You describe the normal path when a beginner try to use a source of code that doesn't understand, black-box, reading code, hacking, ok now I know 10% of the project, with lucky :p.

First at all, the Solr community is fantastic and always helps when I need it. IMHO the devel documentation is dispersed in a lot of sources, blogs, wiki, lucidWorks wiki (I know that this wiki was donated to apache and it's in progress to present to the world as part of the project).

The curve for do funny thing with Solr at source level is hard, I see a lot of webinars teaching how deploy and use solr, but not how developing a ResponseWriter or a SearchComponent.

Unfortunately I don't have the knowledge to contribute right, in the future … will see.

--  
Yago Riveiro
Sent with Sparrow (http://www.sparrowmailapp.com/?sig)


On Tuesday, April 2, 2013 at 5:24 PM, Alexandre Rafalovitch wrote:

> ommunity. I am trying to do my share throu  


Re: Flow Chart of Solr

Posted by Alexandre Rafalovitch <ar...@gmail.com>.
I think there is a gap in the support of one's path of learning Solr . I'll
try to describe it based on my own experience. Hopefully, it is helpful.

At First, there is a "Solr is a blackbox" stage, where the person may not
know Java and is just using out of the box components. Wiki is reasonably
helpful there and there are other resources (blogs, etc). At this point,
Lucene is a black box within the black box and is something that is safely
ignored.

At the second stage, one hits the period where he/she understands what is
going on in their basic scenario and is trying to get into more advanced
case. This could be putting together a complex analyzer chain, trying to
use Update Request Processors or optimizing slow/OOM imports or doing
complex queries. Suddenly, they are pointed directly at Javadocs and have
to figure out the way around Java-based instructions. A Java programmer can
bridge that gap and get over the curve, but I suspect others get lost very
quickly and get stuck even when they don't need to be good programmers. An
example in my mind would be something like RegexReplaceProcessor. One has
to climb up and down the inheritance chain of the Javadoc to figure out
what can be done and what the parameters are. And the parameters syntax is
Java regular expressions rather than something used in copyField, so they
need to jump over and figure that out. So, it is fairly hard to envisage
those pieces and how they can combine together. Similarly, some of the
stuff is described in Jira requests, but also in a way that requires a
programmer's mind-set to parse it out. I think a lot of people drop out at
this stage and fall-back to 'black-box' view of Solr. Most of the questions
I see on Stack Overflow are conceptual troubles at this stage.

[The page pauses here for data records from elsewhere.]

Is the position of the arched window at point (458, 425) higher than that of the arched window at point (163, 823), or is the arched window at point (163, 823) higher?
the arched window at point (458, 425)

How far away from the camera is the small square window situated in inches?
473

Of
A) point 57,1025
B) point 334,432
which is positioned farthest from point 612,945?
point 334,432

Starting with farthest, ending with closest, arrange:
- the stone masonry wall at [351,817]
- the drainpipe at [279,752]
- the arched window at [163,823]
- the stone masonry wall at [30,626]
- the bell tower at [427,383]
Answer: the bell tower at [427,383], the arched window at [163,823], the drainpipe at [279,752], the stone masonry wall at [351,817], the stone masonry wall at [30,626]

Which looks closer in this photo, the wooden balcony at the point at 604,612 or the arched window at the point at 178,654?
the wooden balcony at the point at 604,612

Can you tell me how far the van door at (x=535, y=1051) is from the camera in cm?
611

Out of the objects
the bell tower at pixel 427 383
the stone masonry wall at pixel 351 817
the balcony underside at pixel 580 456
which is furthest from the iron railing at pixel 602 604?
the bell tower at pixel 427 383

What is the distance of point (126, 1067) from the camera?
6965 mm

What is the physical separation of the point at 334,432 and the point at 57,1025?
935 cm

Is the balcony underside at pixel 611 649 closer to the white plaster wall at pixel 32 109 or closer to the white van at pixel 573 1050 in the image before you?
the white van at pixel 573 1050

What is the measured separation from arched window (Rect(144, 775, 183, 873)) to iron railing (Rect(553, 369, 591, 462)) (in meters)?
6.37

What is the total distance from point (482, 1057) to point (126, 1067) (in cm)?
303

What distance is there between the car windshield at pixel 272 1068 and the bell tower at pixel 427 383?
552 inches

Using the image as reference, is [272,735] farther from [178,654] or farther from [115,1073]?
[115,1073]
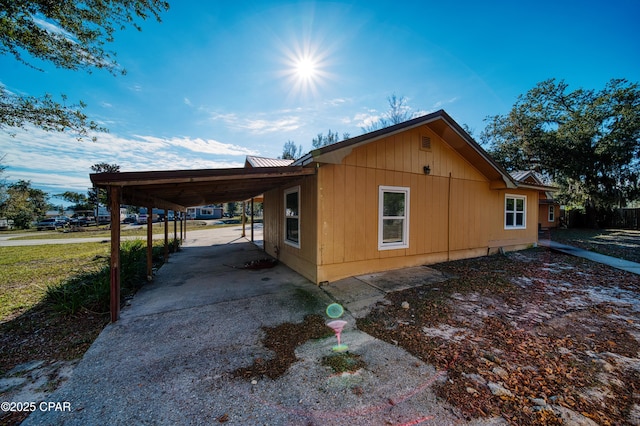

And then, those who get to the third stage, jump to the advanced level
where one could just read the source code to figure out what is going on. I
found www.grepcode.com to be useful (though it is quite slow now and is a
bit behind for Solr). Somewhere around here, one also starts to realize the
fuzzy relation between the Lucene and Solr code and becomes somewhat
clearer what Solr's benefits actually are (as opposed to bare Lucene's).
This also generates its own frustration and confusion of course, because
suddenly one starts to wish for Lucene's features that Solr does not use
(e.g. split/sync analyzer chains, some alternative facet implementation
features, etc).

And finally (at the end of the beginning....), you become the contributor
and become very familiar with subversion/ant/etc. Though, I suspect, the
contributors become more specialized and actually understand less about
other parts of the system (e.g. Is anyone still fully understanding DIH?).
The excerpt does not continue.